Soeharto Tidak Mungkin Diadili

http://www.jawapos.co.id/12apr/de12ap11.htm

Jawa Pos, Senin, 12 April 1999

Pram: Soeharto Tidak Mungkin Diadili

Washington, JP.-

Sastrawan terkemuka Indonesia Pramoedya Ananta Toer berbicara blak-blakan mengenai nasib dan penderitaannya selama Orde Baru. Sebagaimana sastrawan dunia umumnya, Pramoedya pun tidak ragu berbicara mengenai keyakinan-keyakinan politiknya. Itulah yang terungkap selama ceramah dua hari Pramoedya di depan mahasiswa dan pers Amerika serta pemerhati sastra dan politik di kampus George Washington University (GWU).

Wartawan Jawa Pos di Washington DC Ramadhan Pohan melaporkan tadi malam, ceramah Pram (Pramoedya Ananta Toer) yang diiringi pemutaran video kehidupan pribadi dan keyakinan politiknya itu cukup menarik simpati publik Amerika. Dalam acara tanya jawab yang dipandu Ketua Jurusan Anthropologi Prof Joel C. Kuipers pada hari pertama dan ketua INFHRI (International Forum for Human Rights in Indonesia) T. Soan Siauw-Tio, Pram cukup tangkas menjawab pelbagai pertanyaan yang diajukan kepadanya.

Selama ceramah dua hari -yang masing-masing dihadiri 65 dan 40 peserta-, tampak di antaranya kalangan pengamat AS (Indonesianist) seperti sejarawan Frances Gouda PhD, tokoh Tapol Dr Carmel Budiardjo, dan para aktivis LSM AS. Dari kalangan Indonesia, tampak pula Drs Christianto Wibisono, Ketua Permias David Hutagalung, dan segelintir kecil mahasiswa asal Indonesia. Yang paling menarik dari ceramah Pram adalah pernyataannya soal mantan Presiden Kedua RI Soeharto.

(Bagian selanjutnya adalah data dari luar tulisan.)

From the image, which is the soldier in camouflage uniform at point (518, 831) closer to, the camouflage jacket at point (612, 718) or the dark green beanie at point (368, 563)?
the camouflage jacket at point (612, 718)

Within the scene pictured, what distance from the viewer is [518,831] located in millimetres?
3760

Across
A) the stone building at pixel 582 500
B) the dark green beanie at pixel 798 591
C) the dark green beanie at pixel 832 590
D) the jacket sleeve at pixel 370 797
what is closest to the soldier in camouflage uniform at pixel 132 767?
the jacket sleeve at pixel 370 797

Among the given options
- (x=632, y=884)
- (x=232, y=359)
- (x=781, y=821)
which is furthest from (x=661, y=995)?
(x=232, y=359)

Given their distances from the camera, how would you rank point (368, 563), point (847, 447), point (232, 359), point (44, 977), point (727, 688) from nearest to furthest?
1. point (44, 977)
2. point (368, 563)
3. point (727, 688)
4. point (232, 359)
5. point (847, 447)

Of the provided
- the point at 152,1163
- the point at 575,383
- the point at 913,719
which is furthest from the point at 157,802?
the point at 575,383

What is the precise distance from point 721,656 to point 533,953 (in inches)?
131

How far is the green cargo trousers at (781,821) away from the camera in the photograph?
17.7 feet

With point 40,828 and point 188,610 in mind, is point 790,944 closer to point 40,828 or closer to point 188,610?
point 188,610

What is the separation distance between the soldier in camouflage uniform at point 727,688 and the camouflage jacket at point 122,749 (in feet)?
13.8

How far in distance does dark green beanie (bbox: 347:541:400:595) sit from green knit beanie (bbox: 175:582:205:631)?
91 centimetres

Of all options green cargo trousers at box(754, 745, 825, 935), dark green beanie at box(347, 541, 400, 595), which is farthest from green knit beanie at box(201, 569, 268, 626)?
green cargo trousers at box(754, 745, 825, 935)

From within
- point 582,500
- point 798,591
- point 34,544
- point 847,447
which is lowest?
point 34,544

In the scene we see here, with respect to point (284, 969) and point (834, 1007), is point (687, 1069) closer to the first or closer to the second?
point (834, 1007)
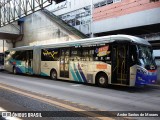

Menurut sosok Indonesia yang sejak 1986 setiap tahunnya masuk dalam daftar calon peraih hadiah Nobel untuk sastra ini, Soeharto tidak akan pernah diadili di Indonesia. Rezim militeristik masih punya kuku dan mempunyai daya cengkeram yang kuat. ''Ya , saya kira memang tidak bisa diadili di Indonesia. Hakimnya, jaksanya orang Orba juga. Kalau menurut saya, datangkan saja intel luar negeri dan culik itu Harto. Baru bisa diadili,'' kata Pram yang disambut tepuk tangan peserta ceramah.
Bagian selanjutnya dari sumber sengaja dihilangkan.